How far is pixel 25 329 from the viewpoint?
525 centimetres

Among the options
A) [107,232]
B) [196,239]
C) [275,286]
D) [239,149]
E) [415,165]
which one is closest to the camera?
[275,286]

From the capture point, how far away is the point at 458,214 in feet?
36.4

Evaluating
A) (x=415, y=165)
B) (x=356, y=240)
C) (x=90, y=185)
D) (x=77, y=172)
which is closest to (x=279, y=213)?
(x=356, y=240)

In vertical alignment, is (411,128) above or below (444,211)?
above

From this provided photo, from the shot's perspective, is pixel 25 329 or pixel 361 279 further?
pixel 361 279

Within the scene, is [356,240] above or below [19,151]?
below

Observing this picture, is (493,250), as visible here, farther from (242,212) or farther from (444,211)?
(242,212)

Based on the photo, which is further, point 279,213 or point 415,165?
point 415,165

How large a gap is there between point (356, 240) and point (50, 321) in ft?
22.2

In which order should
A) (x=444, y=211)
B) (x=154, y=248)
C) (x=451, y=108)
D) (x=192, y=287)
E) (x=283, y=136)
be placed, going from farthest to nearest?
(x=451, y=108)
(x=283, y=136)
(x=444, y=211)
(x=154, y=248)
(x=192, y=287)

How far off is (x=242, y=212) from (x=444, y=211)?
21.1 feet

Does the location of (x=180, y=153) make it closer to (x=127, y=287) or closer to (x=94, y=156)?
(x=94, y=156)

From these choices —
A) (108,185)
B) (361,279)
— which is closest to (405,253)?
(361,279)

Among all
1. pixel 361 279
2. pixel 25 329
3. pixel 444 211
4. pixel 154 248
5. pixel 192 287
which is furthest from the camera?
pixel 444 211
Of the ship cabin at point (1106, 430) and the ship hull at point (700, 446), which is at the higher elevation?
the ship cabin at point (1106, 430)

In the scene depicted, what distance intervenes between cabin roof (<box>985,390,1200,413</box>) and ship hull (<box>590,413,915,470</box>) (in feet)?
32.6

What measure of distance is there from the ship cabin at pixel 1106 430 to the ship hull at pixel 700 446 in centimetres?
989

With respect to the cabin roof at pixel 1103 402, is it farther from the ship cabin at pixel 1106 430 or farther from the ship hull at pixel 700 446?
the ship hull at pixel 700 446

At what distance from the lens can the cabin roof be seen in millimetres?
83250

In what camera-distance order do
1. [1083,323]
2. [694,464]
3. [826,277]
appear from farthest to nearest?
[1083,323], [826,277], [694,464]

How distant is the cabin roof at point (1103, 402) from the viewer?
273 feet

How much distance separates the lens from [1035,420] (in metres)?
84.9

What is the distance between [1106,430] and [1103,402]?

-=-=-=-=-

» Problem to solve: Return the entire listing above verbatim, with every line unchanged and in its original order.

» Exercise result:
How far is pixel 25 329 from the viewpoint?
525 centimetres

Among the options
A) [107,232]
B) [196,239]
C) [275,286]
D) [239,149]
E) [415,165]
which one is closest to the camera?
[275,286]

From the capture point, how far away is the point at 458,214 in feet?
36.4

Evaluating
A) (x=415, y=165)
B) (x=356, y=240)
C) (x=90, y=185)
D) (x=77, y=172)
which is closest to (x=279, y=213)?
(x=356, y=240)

In vertical alignment, is (411,128) above or below (444,211)?
above

From this provided photo, from the shot's perspective, is pixel 25 329 or pixel 361 279 further?
pixel 361 279

Within the scene, is [356,240] above or below [19,151]?
below

Observing this picture, is (493,250), as visible here, farther from (242,212) or farther from (444,211)?
(242,212)

Based on the photo, which is further, point 279,213 or point 415,165?
point 415,165

How large a gap is there between point (356, 240) and point (50, 321) in ft?
22.2

In which order should
A) (x=444, y=211)
B) (x=154, y=248)
C) (x=451, y=108)
D) (x=192, y=287)
E) (x=283, y=136)
be placed, going from farthest to nearest?
(x=451, y=108)
(x=283, y=136)
(x=444, y=211)
(x=154, y=248)
(x=192, y=287)

How far off is (x=242, y=212) from (x=444, y=211)?
21.1 feet

Does the location of (x=180, y=153) make it closer to (x=127, y=287) or closer to (x=94, y=156)?
(x=94, y=156)

From these choices —
A) (108,185)
B) (361,279)
— which is closest to (405,253)?
(361,279)

Among all
1. pixel 361 279
2. pixel 25 329
3. pixel 444 211
4. pixel 154 248
5. pixel 192 287
which is furthest from the camera?
pixel 444 211
Of the ship cabin at point (1106, 430) and the ship hull at point (700, 446), which is at the higher elevation?
the ship cabin at point (1106, 430)

In the scene depicted, what distance intervenes between cabin roof (<box>985,390,1200,413</box>) and ship hull (<box>590,413,915,470</box>) (in feet)?
32.6

What measure of distance is there from the ship cabin at pixel 1106 430 to the ship hull at pixel 700 446 in centimetres?
989

With respect to the cabin roof at pixel 1103 402, is it farther from the ship cabin at pixel 1106 430 or farther from the ship hull at pixel 700 446?
the ship hull at pixel 700 446

At what distance from the lens can the cabin roof be seen in millimetres?
83250

In what camera-distance order do
1. [1083,323]
2. [694,464]
3. [826,277]
appear from farthest to nearest?
[1083,323], [826,277], [694,464]

How distant is the cabin roof at point (1103, 402) from the viewer?
273 feet

How much distance separates the lens from [1035,420] (in metres)?
84.9

What is the distance between [1106,430] and [1103,402]?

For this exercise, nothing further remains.